AI-based chatbots can prove to be an effective tool to support COVID patients by providing them accurate information about the disease, pre- and post-COVID care. Their conversational interface, if designed well, can answer multiple questions, and also help residents find vaccination availability and slots in hospitals near to them.
These interactive chatbots can increase the recovery chances of COVID-19 patients at home and ensure the timely implementation of precautionary steps to prevent the spread of the disease. Such technology-driven initiatives can help reduce the burden on hospitals overwhelmed by patients infected with COVID-19 while raising public awareness about the perils of misinformation.
The way ahead
The current crisis should be the final wake-up call for India to set aside a larger pool of investments to integrate the country’s healthcare with the latest technological advancements! Besides developing robust data pools, it is also critical for the government to review the national and state-level crisis response plans and the capabilities required to manage pandemics.

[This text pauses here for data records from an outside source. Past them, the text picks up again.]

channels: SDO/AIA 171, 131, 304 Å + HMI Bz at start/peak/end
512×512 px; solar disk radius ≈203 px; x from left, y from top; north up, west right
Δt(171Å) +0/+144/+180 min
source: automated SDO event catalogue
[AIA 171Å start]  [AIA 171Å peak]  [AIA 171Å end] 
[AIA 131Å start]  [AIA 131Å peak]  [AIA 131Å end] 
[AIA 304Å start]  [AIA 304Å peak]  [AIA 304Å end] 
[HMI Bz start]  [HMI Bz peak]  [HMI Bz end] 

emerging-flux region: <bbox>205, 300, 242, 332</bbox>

“Similar to the organizational approach, there has to be a strong contingency planning in detail by classifying disasters at national and state levels. The entire concept of business continuity planning needs to be extended to the government as well. It is getting done but so far at a limited level. The time has come for a complete reassessment about our existing state, and we need to learn how advanced countries have gone ahead in managing public emergencies, a lot of which looks proactive and well-prepared. The last two waves have given us enough data and experiences to lay down something which should probably scale up in the future,” explicated Deepak Bhosale.
In addition, there is a strong need to make backup funding available to deploy digital technologies and data-driven tools across hospitals, pharmacies, and crisis monitoring agencies to keep track of medical stocks, bed requirements, and patient health status. “Whatever is available, we need to start from there and thinking about connecting the dots to cover the entire value chain. Let’s ensure that the relevant people have visibility around the information and data that helps them address the basic problems people face during a health emergency,” recommended Umesh Mehta.

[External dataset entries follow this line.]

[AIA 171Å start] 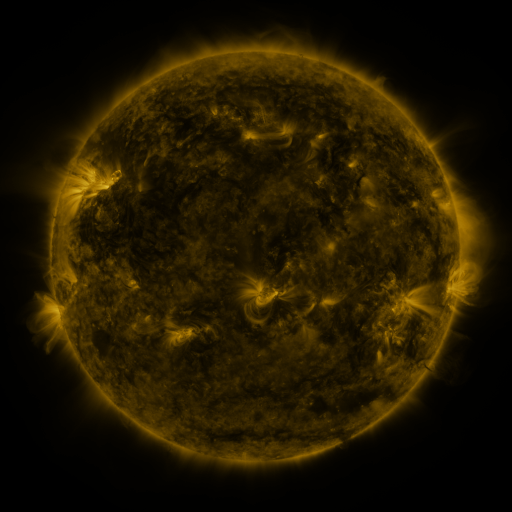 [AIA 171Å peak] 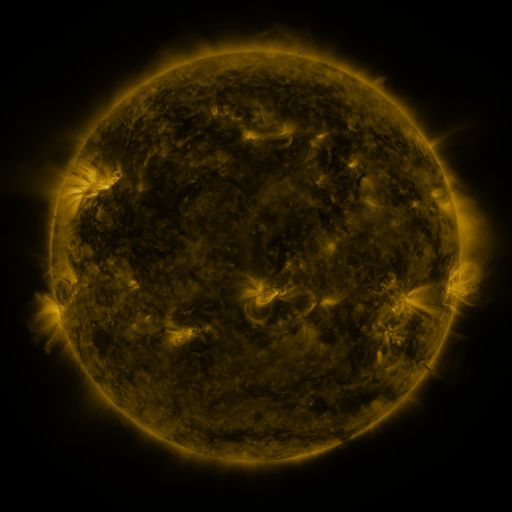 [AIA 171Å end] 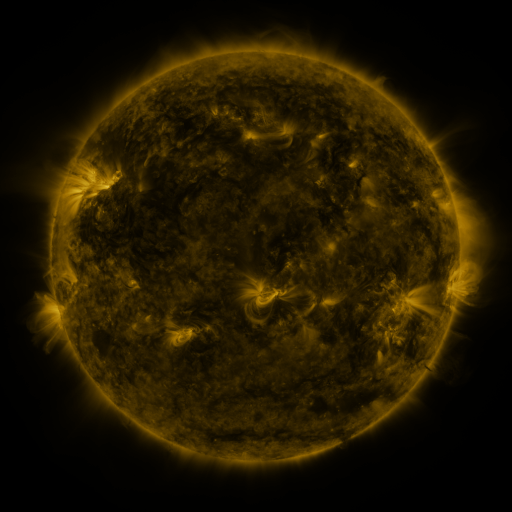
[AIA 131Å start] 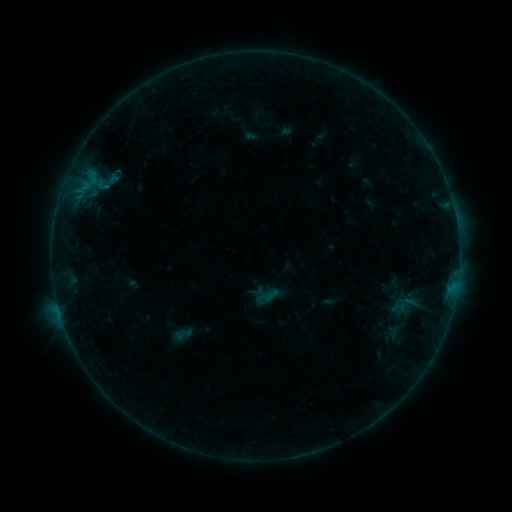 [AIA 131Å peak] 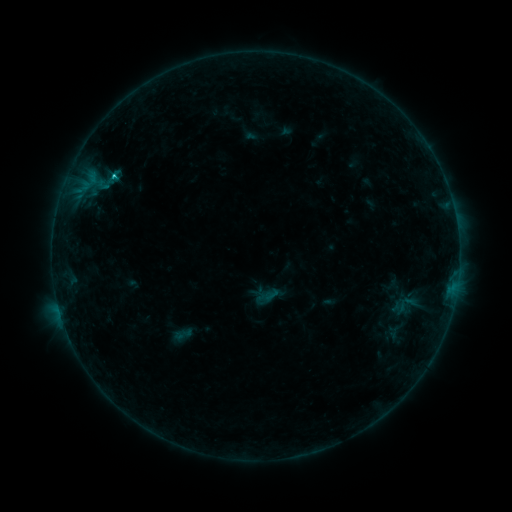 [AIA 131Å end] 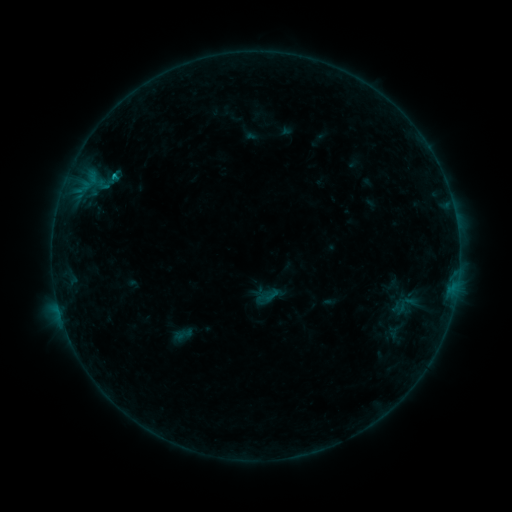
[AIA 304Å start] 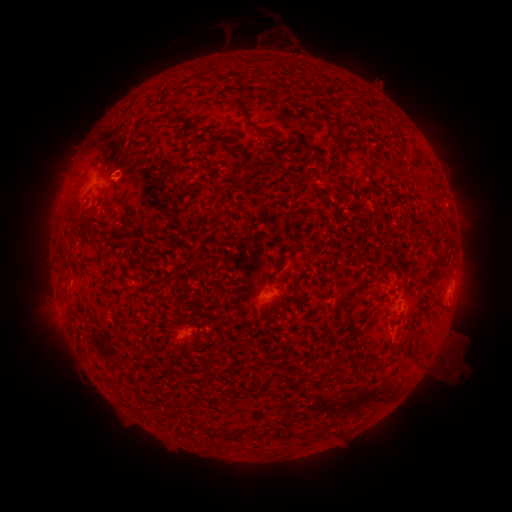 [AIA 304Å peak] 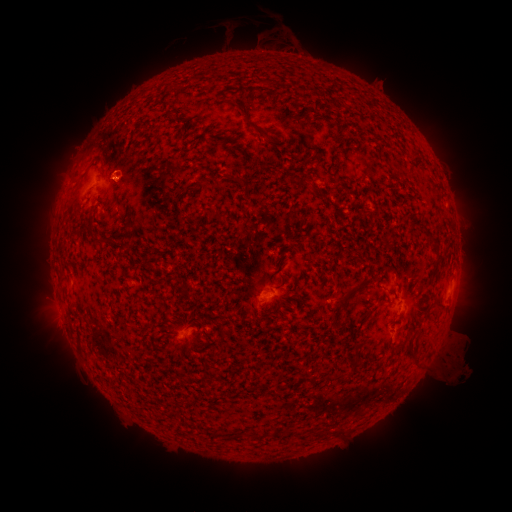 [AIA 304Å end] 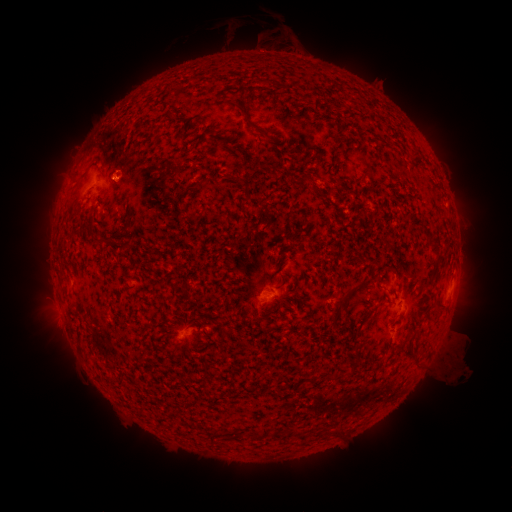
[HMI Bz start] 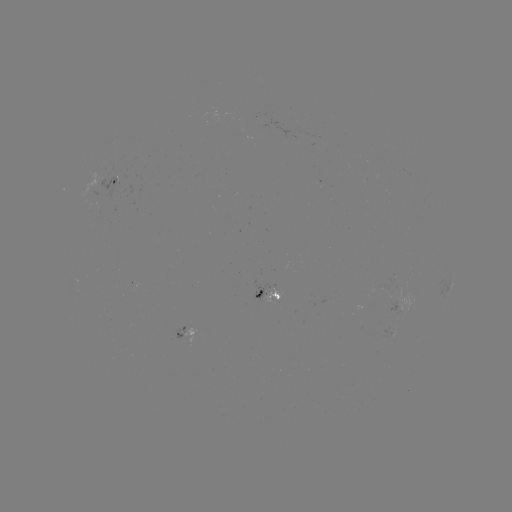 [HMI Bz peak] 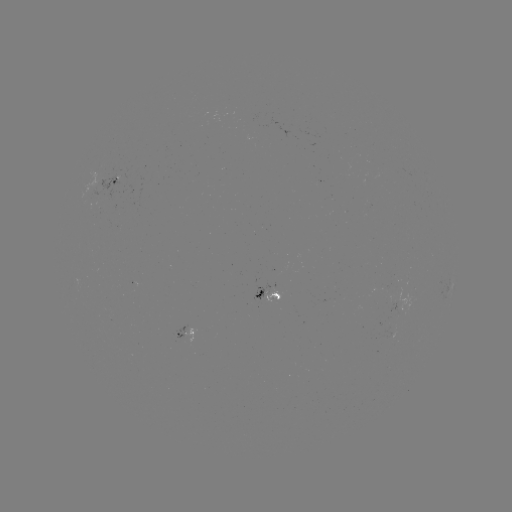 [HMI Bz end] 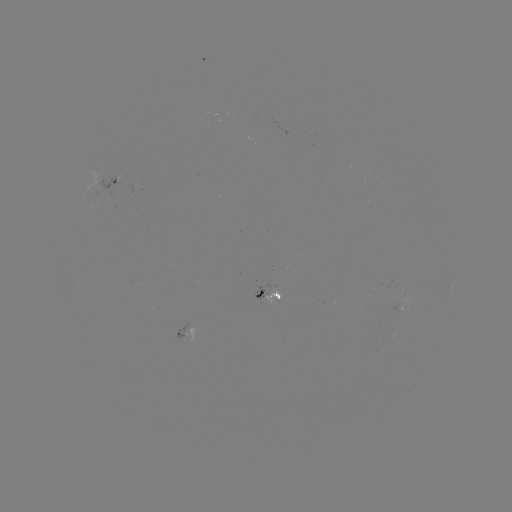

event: flare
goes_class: B6.4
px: (116, 176)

Rapid efforts are required to digitize medical records, develop AI-based warning detectors, set up a robust telemedicine program, and automate time-consuming processes such as patient check-in at a hospital for better patient care. People should be encouraged to take phone and video consultations with doctors, and this facility should be made available across government hospitals in India. At the village and district level, there should be a high focus on talent transformation and creating a pool of people who understand the technology, access relevant information, and address basic medical queries of the public.

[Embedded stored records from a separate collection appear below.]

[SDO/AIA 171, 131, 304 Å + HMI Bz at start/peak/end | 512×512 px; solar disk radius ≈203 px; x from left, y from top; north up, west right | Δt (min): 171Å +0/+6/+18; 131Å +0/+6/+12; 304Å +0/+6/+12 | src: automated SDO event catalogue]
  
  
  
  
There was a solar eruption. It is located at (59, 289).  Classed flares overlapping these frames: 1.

To boost teleconsulting and video consulting, the Indian Medical Association needs to relook at its rulebook, preventing patients from consulting doctors licensed in a different state. It will reduce India’s overwhelming healthcare system burden during a public emergency. Government and corporates should step in to develop digital command centers, which are online information hubs where all resources and credible information around a public crisis can be kept for quick reference.
By broadening the canvas of data capturing, collecting them in one place, and linking the fragmented dots in the current system, the government can effectively address the existing fault lines and gaps in managing public emergencies. On top of this data layer, different solutions and services can be built and help India move from reactive to proactive to productive healthcare management.